Saturday, May 21, 2005

As quatro papoilas que vejo da minha janela

Hoje reparei em quatro papoilas que são agitadas pelo vento calmo que se atravessa nas traseiras do meu prédio. Hoje decidi que também ia gravar para mim a banda sonora do "Ocean's Eleven". Contrariamente ao que ontem se passava, hoje o dia levantou um céu cinzento que oculta o sol; de quando em vez as nuvens deixam-no dar uma espreitadela, só para confirmar que não houve gotejamento algum, que não houve lágrimas olímpicas.

Ontem decidi que não me apetecia sair. Fiquei em casa. Arrumei caixas, arrumei pensamentos. Pensei que devia começar por arrumar os cds, depois os pequenos objectos decorativos que nos são oferecidos ou que se trazem de viagens daqui e dali. Ou então aqueles que têm algum significado sentimental e que não queremos deitar fora. Quer dizer, eu ando a guardar a lã do laço de um embrulho que me deram no natal.
Ontem terminei também os meu trabalho como educador. Passei por ali e pronto. Deixo saudades, mas não sei se as vou sentir. Com este final de trabalho, encerro mais uma fase da minha vida; bem, não é certo que seja uma fase, quase como se estivesse a começar a escrever o último da capítulo de um livro. Depois, mais livros virão.

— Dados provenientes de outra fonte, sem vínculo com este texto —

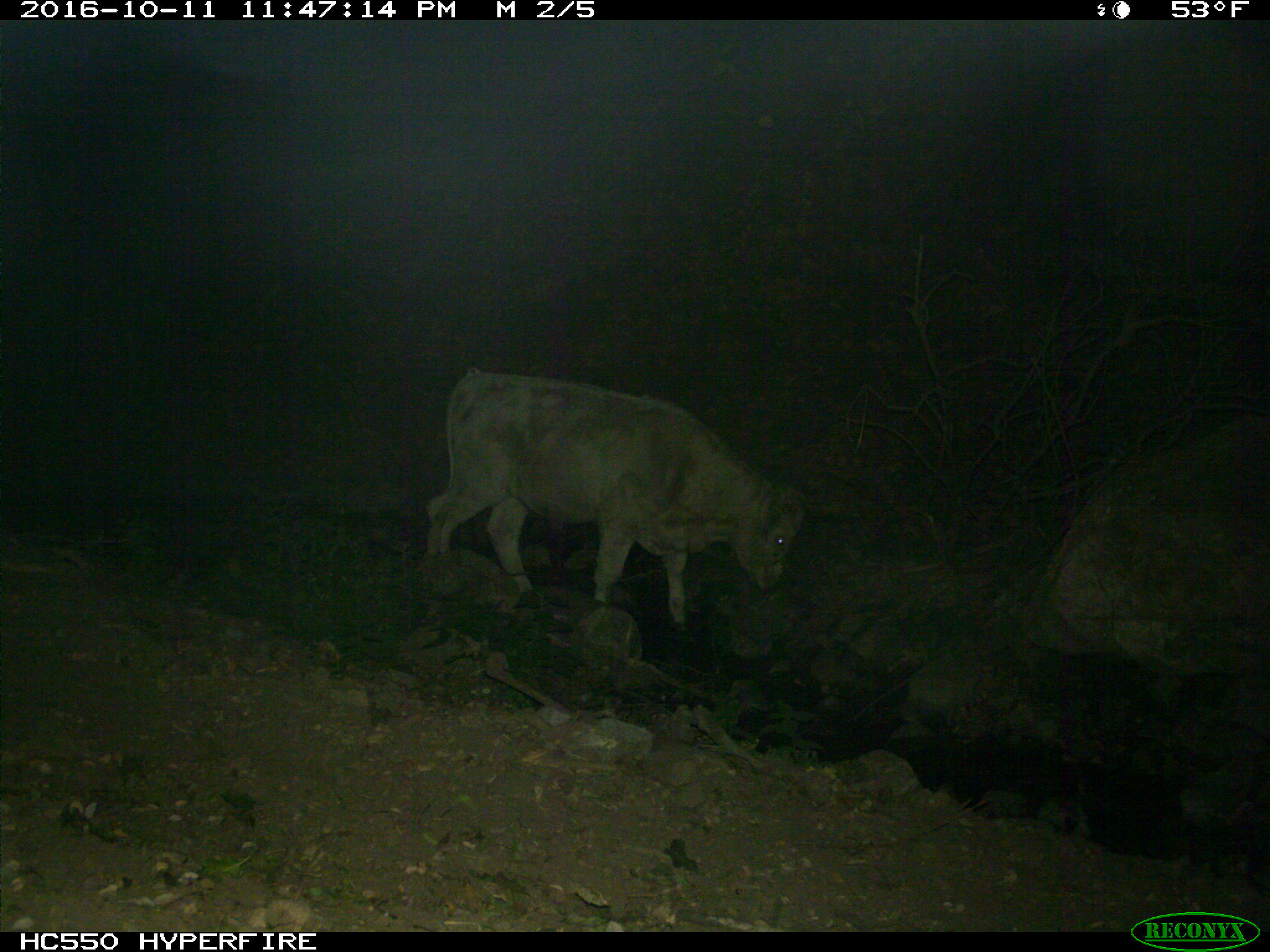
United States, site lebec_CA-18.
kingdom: Animalia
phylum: Chordata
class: Mammalia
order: Artiodactyla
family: Bovidae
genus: Bos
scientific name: Bos taurus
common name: domestic cow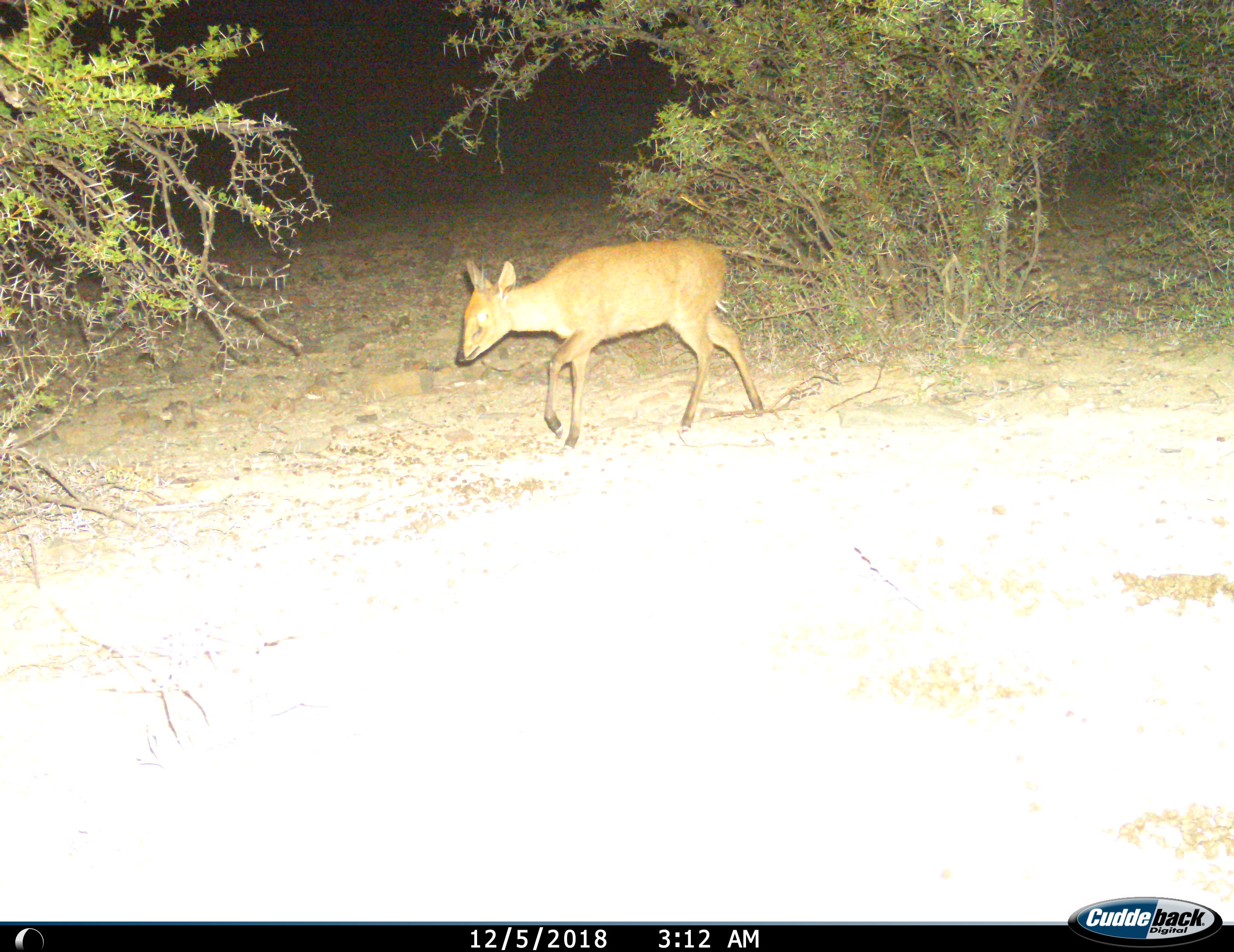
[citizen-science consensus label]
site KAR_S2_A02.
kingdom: Animalia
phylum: Chordata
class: Mammalia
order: Artiodactyla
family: Bovidae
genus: Sylvicapra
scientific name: Sylvicapra grimmia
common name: common duiker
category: duikercommongrey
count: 1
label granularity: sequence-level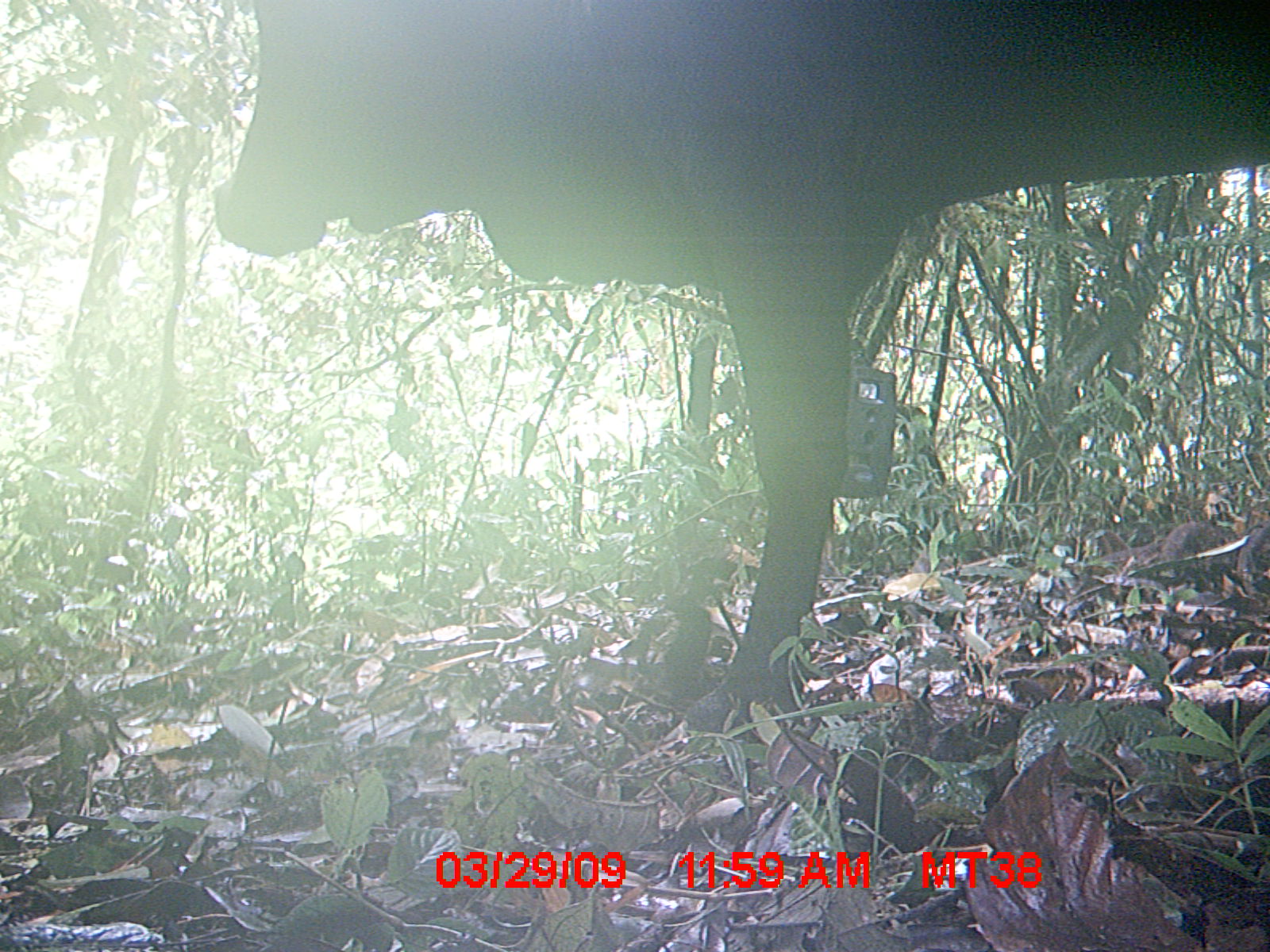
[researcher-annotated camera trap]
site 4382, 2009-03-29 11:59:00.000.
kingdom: Animalia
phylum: Chordata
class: Mammalia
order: Artiodactyla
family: Bovidae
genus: Bos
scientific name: Bos taurus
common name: domestic cattle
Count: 1.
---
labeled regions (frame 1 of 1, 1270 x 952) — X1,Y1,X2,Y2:
bos taurus: 211,0,1270,738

Passa mais uma rajada de vento e as minhas papoilas abanam-se, abanicam-se ao sabor da melodia cálida que o vento traz no ventre que roça nas sua vermelhidão. Levantei agora um pouco mais a cabeça e descobri uma nova colónia de papoilas, dezassete, estas últimas, separadas por um muro. Já descobri porque é que gosto tanto só daquelas quatro. Porque são as desgarradas, porque estão do lado de fora, porque não foram com a maré. Optaram por seguir outro caminho, e agora são roçadas pelo ventre cálido do vento; as outras, essas ficam imóveis na sua invejosa altivez.

Há umas noites atrás, já semi-embriagado pelo calor, pela primavera, pelo álcool, olhava fixamente para uma fotografia exposta na parede de um bar. Olhava para a Manuela Azevedo. Mas ela estava de lado, não reparou bem que eu estava a olhar para ela. Estava sentada numa cadeira branca, com os cotovelos apoiados numa mesa à sua frente. E não olhava para mim; comecei a desligar-me das conversas em redor, queria mesmo que ela reparasse que estava olhar para ela, que a estava a observar de uma forma incomodativa para todos; de certeza que não se importou muito, afinal era uma fotografia. Não resisti a dizer "Pst, vamos embora daqui?" "Está bem, mas depois" respondeu-me ela.
Eram três da manhã na Sé e eu fiquei à espera, porque nunca chegou a vir.

Ontem decidi não sair e não sai. As quatro papoilas que vejo da minha janela decidiram que eram desgarradas e foram-no.